Прислонил спасенную женщину к склону оврага, похлопал её по щекам. Голова моталась из стороны в сторону, но женщина не приходила в себя, изо рта текла грязная струйка слюны. Вдруг ее начало тошнить. Она корчилась, каталась по траве, содрогаясь всем телом.
Иван снял фляжку с водой, поднес ко рту женщины. Она глотнула раз-другой и впервые осознанно посмотрела на Прошкина.
– Кто вы? Где я? – ужас отразился в ее темных, чуть навыкате глазах. – Пустите, не надо!
Вся сжалась, прикрывая свою наготу, вскрикнула.
Прошкин смотрел, пораженный ее видом: молодое, красивое, чуть-чуть смугловатое лицо и белые, нет, серые волосы! Даже брови поседели!
– Уходим! Уходим скорее! – взял на руки ребенка, помог подняться девушке и быстро, насколько позволяли его попутчики, направился по оврагу, подальше от этого страшного, ужасного места.
Приходилось нести малышку и волочь за собой спасенную девушку. Она идти не могла, часто спотыкалась, в любой момент готовая рухнуть на землю, держалась за руку Ивана, другой – прикрывала свою наготу.
– Быстрей, быстрей! – тревожным шепотом подгонял, торопил Прошкин, поминутно оглядываясь назад. – Они могут вернуться.
Солнце палило из-за спины, вдогонку, когда лейтенант со спутницами подошли к месту, где лог раздваивался: одно ответвление уходило дальше по прямой, а другое, помельче, с небольшим ручейком по самому дну – вправо, к колку, что резко выделялся на фоне огромного пшеничного поля.
Иван свернул вправо, углубляясь в сторону лесочка, что манил к себе, притягивал своей удаленностью от мрачного лога.
Они уже были на окраине колка, когда захныкала, заворочалась девочка. Прошкин отвернул покрывало, поправил соску с сухарями – она была пуста.
– Вот тебе раз! – улыбнулся, глядя на малышку. – А еще не хотела, капризуля.
Девушка подбежала, взглянула на ребенка и вдруг осунулась на землю рядом с Иваном, протянув к малышке руки.
– Хая, Хаечка! Не может быть, Хая!
Прошкин с недоумением смотрел на девушку, но на всякий случай отгородил рукой ребенка от нее.
– Но-но, потише, гражданочка! Какая еще Хая? Я ее нашел! Иди лучше к ручью, умойся, а то ребенка напугаешь!
– Это наш, наш ребеночек, наша девочка! – протягивала руки девушка. – Моя племянница Хаечка!
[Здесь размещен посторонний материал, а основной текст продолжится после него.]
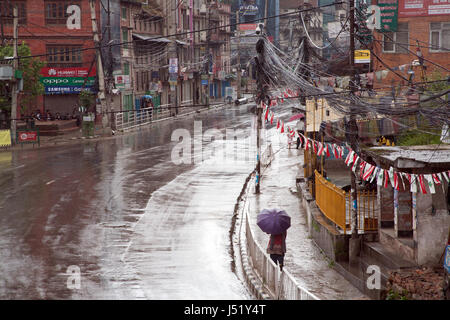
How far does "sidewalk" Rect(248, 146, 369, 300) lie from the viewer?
1504 centimetres

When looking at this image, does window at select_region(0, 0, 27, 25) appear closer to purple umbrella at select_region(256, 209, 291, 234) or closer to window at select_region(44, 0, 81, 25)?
window at select_region(44, 0, 81, 25)

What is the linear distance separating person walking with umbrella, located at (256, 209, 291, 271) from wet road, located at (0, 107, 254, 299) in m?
1.10

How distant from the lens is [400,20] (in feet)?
125

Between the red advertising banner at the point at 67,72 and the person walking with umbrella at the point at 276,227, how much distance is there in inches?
1711

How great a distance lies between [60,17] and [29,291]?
45430 mm

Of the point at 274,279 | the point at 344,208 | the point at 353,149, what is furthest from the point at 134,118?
the point at 274,279

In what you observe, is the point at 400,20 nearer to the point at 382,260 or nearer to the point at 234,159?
the point at 234,159

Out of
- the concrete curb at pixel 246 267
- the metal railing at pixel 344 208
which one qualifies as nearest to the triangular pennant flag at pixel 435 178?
the metal railing at pixel 344 208

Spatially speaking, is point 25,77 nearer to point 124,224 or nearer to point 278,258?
point 124,224

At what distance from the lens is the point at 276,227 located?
1539cm

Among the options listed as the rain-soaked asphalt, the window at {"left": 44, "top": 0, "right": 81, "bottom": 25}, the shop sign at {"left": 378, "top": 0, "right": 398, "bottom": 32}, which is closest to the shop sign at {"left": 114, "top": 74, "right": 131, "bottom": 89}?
the window at {"left": 44, "top": 0, "right": 81, "bottom": 25}

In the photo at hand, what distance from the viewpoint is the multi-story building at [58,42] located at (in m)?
56.5

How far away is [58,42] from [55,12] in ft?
8.06
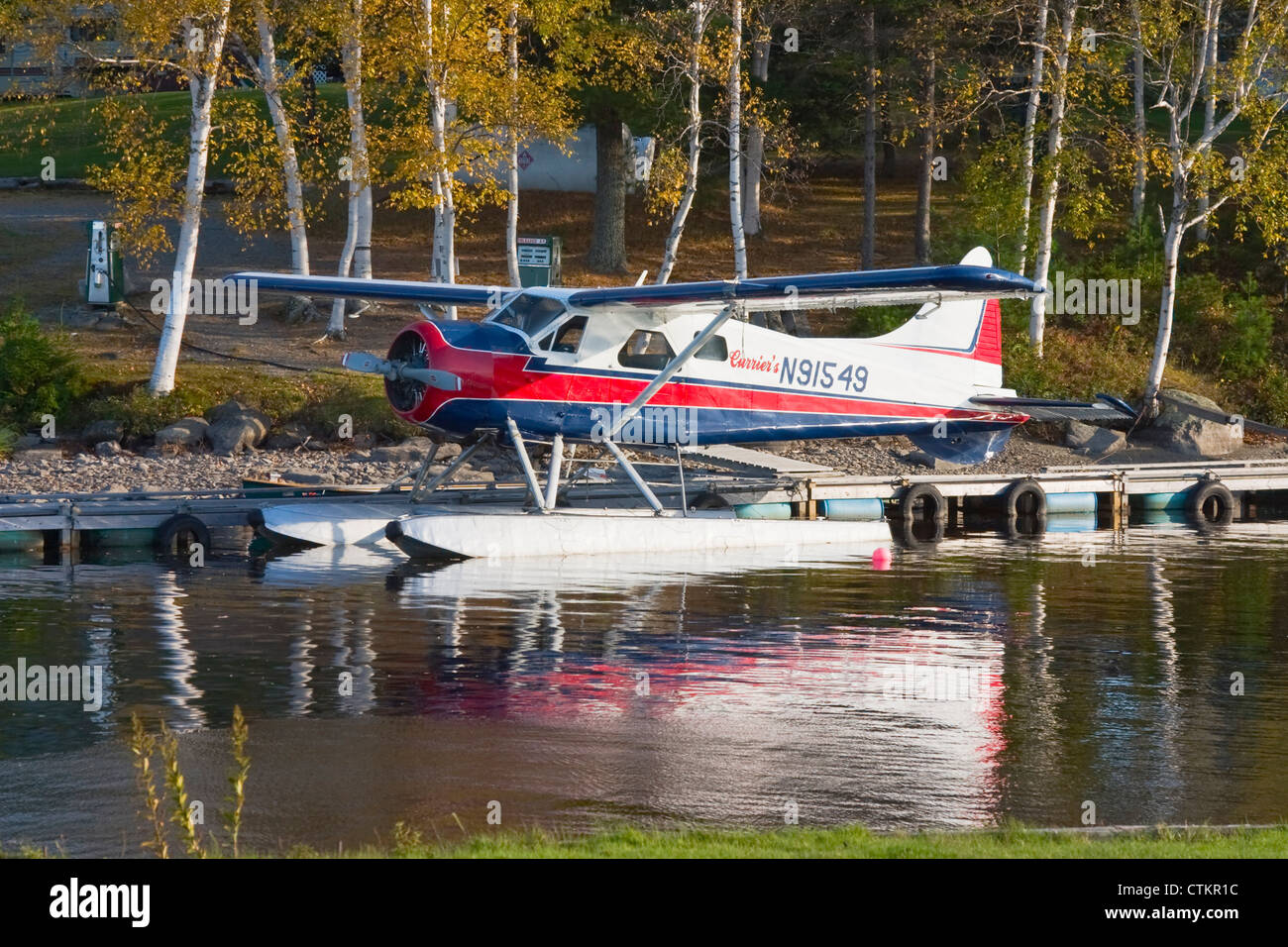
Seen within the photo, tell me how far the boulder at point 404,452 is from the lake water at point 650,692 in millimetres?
4816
Бася… овраг… бросила… – упала на землю, зарыдала, сотрясаясь от плача.
– Вот оно что! – Прошкин соединил все сегодняшние события в единое целое и теперь сидел, с удивлением взирая то на ребенка, то на ее тетю. – Вот оно что! Гражданка! Гражданочка, – потрогал за плечи. – Ты долго еще нагишом бегать будешь?
– Ой! – подскочила та с земли, сжалась, прикрывая себя руками. – А что ж мне делать?
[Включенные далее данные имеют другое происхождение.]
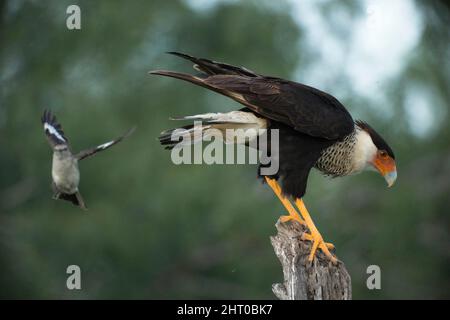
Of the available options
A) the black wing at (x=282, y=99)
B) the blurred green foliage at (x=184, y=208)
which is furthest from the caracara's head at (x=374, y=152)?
the blurred green foliage at (x=184, y=208)

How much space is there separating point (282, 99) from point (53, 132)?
193cm

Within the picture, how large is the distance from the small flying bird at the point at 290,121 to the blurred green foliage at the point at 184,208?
591 cm

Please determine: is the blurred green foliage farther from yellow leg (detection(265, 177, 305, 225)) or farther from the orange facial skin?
yellow leg (detection(265, 177, 305, 225))

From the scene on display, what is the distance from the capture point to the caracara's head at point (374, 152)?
5609mm

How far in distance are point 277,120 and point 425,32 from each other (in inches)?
278

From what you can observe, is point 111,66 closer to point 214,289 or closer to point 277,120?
point 214,289

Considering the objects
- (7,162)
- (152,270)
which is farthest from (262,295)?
(7,162)

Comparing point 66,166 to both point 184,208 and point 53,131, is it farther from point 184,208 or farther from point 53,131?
point 184,208

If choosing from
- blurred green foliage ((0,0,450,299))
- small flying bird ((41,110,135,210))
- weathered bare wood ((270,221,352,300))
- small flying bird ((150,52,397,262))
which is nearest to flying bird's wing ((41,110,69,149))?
small flying bird ((41,110,135,210))

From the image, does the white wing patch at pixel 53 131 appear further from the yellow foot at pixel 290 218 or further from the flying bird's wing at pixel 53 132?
the yellow foot at pixel 290 218

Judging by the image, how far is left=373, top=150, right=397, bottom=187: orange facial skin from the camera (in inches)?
223

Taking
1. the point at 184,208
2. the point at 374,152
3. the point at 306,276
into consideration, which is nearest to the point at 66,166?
the point at 306,276

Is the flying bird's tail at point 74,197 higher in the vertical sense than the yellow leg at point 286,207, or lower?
lower

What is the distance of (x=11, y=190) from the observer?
1375 centimetres
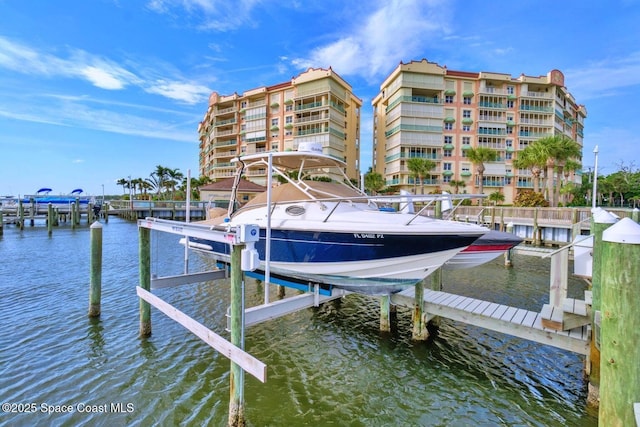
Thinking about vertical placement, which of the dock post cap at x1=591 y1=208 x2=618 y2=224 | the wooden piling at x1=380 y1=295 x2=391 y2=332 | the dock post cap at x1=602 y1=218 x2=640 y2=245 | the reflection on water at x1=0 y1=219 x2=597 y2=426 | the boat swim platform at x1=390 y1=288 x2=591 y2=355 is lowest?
the reflection on water at x1=0 y1=219 x2=597 y2=426

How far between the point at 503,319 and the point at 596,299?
1.43m

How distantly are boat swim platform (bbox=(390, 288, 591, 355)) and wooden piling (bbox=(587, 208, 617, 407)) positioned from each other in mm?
205

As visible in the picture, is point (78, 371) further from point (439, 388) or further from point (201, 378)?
point (439, 388)

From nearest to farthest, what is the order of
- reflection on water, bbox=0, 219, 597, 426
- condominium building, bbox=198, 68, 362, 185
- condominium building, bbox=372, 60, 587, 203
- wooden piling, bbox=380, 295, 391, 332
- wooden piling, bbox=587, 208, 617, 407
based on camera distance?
1. wooden piling, bbox=587, 208, 617, 407
2. reflection on water, bbox=0, 219, 597, 426
3. wooden piling, bbox=380, 295, 391, 332
4. condominium building, bbox=198, 68, 362, 185
5. condominium building, bbox=372, 60, 587, 203

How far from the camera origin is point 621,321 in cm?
326

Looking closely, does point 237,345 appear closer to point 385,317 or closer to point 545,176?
point 385,317

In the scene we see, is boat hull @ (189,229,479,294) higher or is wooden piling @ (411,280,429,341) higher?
boat hull @ (189,229,479,294)

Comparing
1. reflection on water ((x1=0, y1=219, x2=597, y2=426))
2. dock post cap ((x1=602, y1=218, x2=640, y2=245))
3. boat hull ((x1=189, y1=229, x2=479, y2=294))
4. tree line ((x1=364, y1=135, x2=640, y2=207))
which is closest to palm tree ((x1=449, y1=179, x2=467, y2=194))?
tree line ((x1=364, y1=135, x2=640, y2=207))

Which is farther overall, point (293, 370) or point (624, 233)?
point (293, 370)

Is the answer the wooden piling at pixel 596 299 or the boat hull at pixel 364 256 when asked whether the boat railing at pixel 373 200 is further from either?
the wooden piling at pixel 596 299

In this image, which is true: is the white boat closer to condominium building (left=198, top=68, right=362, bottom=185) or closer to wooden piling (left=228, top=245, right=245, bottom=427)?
wooden piling (left=228, top=245, right=245, bottom=427)

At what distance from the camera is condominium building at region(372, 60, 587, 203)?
169 feet

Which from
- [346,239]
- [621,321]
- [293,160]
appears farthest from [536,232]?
[621,321]

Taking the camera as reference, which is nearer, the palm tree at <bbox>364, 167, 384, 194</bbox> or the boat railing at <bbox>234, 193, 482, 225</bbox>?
the boat railing at <bbox>234, 193, 482, 225</bbox>
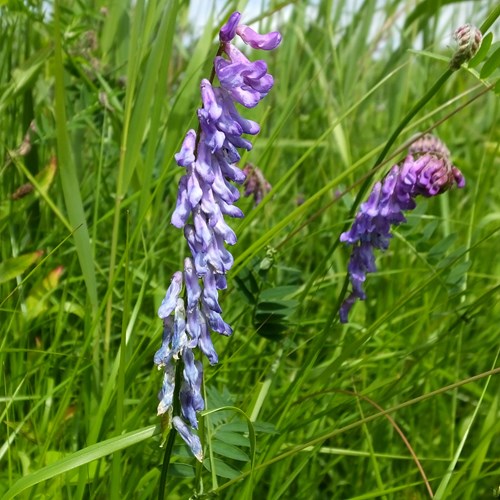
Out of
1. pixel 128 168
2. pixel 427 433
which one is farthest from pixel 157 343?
pixel 427 433

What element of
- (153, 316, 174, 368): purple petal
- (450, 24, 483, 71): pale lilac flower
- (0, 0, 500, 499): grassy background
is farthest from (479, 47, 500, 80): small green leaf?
(153, 316, 174, 368): purple petal

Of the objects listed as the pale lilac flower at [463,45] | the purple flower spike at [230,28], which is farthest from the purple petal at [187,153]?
the pale lilac flower at [463,45]

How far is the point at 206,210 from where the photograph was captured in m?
1.09

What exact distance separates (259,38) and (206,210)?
24 cm

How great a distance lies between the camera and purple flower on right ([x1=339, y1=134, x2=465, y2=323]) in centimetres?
144

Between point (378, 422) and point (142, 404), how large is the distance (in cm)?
60

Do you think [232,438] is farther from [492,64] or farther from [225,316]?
[492,64]

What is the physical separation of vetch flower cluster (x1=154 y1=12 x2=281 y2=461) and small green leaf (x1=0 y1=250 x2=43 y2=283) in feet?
2.10

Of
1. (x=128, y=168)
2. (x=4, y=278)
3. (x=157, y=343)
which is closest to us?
(x=157, y=343)

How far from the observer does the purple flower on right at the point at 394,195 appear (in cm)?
144

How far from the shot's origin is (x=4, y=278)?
1677 millimetres

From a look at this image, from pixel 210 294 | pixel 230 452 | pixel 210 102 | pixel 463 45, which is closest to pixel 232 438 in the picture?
pixel 230 452

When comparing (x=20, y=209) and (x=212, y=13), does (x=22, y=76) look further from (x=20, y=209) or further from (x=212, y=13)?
(x=212, y=13)

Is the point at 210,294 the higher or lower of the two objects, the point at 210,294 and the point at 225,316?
the higher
– Сначала сходи к ручью, умойся, а я что-нибудь придумаю.
Девушка убежала, лейтенант разделся, снял с себя нижнее белье, надел на голое тело галифе и гимнастерку.
– Вот теперь порядок! – довольный своей изобретательностью, принялся готовить новую соску малышке.
Пеленки сохли на ближнем кусту, когда девушка стыдливо окликнула Ваню.
– Я помылась, а что дальше?
– Вот одежда, можешь одеваться, – указал на белье, что лежало рядом с ним.
– Отвернитесь, мне стыдно, или бросьте сюда.
– Ну, цирк! Два часа мелькала передо мной голой, а тут застеснялась. На, лови! Извини, что без стирки – прачечная отстала! – добавил, не оборачиваясь к девушке.
Гиля надела на себя солдатские кальсоны, рубашку, вышла из-за куста, с ожиданием уставилась на этого незнакомца.
– А дальше что? – в который раз спросила она, смущенно потупила взор, поддергивая длинные и широкие штаны, то и дело сползающие с ее фигуры.
– Вот же бабье племя! – то ли с восхищением, то ли осуждающе произнес парень. – Только что с того света спаслась, а уже боится показаться смешной! Плюнь на все! Сейчас что-то подтянем, что-то подкатаем, и будет хоть куда. А как тебе зовут?